Return only those lines of the records below in which "length" appears.
—————
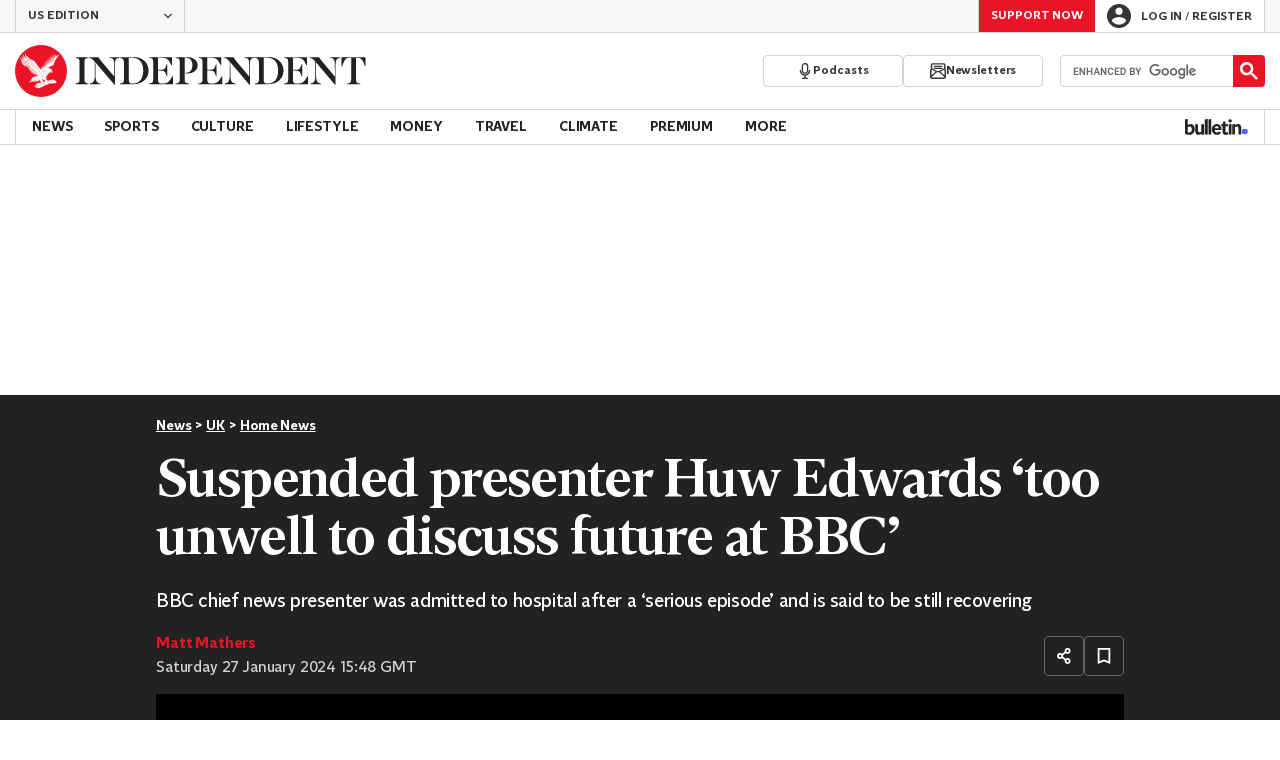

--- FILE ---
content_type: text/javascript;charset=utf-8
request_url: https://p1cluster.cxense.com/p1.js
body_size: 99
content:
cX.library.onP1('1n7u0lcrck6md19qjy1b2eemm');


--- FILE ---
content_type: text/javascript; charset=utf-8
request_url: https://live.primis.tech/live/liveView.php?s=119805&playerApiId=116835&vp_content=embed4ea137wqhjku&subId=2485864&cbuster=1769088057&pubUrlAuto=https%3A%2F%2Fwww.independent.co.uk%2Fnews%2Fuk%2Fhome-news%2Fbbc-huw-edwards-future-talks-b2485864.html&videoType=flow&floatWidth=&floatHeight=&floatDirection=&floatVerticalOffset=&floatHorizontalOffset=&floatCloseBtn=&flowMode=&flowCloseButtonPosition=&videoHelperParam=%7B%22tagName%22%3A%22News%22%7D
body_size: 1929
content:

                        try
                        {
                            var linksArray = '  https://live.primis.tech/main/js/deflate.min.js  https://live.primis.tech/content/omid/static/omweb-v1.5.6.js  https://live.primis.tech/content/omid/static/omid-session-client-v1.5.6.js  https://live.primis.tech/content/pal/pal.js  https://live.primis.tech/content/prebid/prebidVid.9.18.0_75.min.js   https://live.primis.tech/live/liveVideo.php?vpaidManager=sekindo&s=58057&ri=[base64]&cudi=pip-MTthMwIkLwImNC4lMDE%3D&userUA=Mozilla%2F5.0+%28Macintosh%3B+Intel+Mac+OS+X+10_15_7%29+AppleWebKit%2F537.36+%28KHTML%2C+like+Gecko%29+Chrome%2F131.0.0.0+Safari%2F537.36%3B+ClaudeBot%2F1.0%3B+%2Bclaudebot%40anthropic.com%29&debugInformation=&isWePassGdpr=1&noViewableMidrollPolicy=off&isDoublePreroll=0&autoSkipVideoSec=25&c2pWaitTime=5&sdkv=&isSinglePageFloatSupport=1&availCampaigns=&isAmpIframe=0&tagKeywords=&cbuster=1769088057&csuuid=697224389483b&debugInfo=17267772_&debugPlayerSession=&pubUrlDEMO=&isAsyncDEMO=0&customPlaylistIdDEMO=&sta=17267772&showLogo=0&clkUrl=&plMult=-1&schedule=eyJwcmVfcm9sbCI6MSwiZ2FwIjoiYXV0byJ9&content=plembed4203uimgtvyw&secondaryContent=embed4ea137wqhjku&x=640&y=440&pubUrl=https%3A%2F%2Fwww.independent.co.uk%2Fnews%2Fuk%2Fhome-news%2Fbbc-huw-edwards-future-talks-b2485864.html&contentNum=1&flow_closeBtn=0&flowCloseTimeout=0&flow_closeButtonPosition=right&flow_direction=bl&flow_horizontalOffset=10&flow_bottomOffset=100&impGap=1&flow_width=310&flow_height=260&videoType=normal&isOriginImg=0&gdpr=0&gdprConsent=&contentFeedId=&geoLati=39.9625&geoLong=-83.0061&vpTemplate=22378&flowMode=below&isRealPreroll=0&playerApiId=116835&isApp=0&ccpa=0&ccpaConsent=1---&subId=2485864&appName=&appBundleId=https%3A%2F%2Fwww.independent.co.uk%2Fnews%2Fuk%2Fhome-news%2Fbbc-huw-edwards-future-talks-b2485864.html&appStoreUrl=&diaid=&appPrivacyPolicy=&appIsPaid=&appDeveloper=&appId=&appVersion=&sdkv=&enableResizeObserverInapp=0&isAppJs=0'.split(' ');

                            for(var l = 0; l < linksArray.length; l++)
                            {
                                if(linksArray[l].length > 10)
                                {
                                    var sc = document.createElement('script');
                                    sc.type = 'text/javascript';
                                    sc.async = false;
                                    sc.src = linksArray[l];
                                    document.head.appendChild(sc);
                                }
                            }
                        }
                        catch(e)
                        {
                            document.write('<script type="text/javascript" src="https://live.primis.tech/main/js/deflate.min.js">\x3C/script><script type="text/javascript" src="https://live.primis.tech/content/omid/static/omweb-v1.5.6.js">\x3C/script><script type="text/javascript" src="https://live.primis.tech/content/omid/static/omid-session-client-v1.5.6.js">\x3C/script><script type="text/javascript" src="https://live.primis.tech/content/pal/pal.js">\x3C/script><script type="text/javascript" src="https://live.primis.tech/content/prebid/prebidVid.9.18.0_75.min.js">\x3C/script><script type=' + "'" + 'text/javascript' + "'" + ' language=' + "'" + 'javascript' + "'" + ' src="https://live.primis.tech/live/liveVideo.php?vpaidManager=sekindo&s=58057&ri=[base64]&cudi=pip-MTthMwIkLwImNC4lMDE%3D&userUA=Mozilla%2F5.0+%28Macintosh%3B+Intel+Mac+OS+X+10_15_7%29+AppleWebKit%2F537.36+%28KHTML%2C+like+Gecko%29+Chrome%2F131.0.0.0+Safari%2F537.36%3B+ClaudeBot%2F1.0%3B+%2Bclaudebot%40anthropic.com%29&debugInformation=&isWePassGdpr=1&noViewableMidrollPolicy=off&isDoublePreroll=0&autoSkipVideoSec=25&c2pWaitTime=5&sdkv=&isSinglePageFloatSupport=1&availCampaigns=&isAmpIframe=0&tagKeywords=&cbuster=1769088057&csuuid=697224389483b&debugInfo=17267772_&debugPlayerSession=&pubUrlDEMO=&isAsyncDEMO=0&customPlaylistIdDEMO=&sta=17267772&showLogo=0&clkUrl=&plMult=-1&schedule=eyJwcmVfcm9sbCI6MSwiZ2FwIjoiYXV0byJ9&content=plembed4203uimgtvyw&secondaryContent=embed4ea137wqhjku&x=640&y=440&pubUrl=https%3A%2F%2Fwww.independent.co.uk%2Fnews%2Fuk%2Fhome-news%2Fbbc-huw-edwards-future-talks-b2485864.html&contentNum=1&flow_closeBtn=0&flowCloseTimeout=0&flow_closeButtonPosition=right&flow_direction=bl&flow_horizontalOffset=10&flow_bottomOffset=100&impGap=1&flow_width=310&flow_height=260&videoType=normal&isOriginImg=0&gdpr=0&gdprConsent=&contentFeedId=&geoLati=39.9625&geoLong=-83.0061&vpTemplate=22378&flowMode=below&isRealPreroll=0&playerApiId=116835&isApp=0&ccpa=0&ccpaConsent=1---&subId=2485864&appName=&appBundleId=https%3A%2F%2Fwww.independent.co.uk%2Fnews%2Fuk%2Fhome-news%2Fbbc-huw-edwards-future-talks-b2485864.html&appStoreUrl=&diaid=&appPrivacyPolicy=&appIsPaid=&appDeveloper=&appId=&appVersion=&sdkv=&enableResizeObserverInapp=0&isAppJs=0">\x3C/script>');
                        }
—————
→ **Solution to this task**:
                            for(var l = 0; l < linksArray.length; l++)
                                if(linksArray[l].length > 10)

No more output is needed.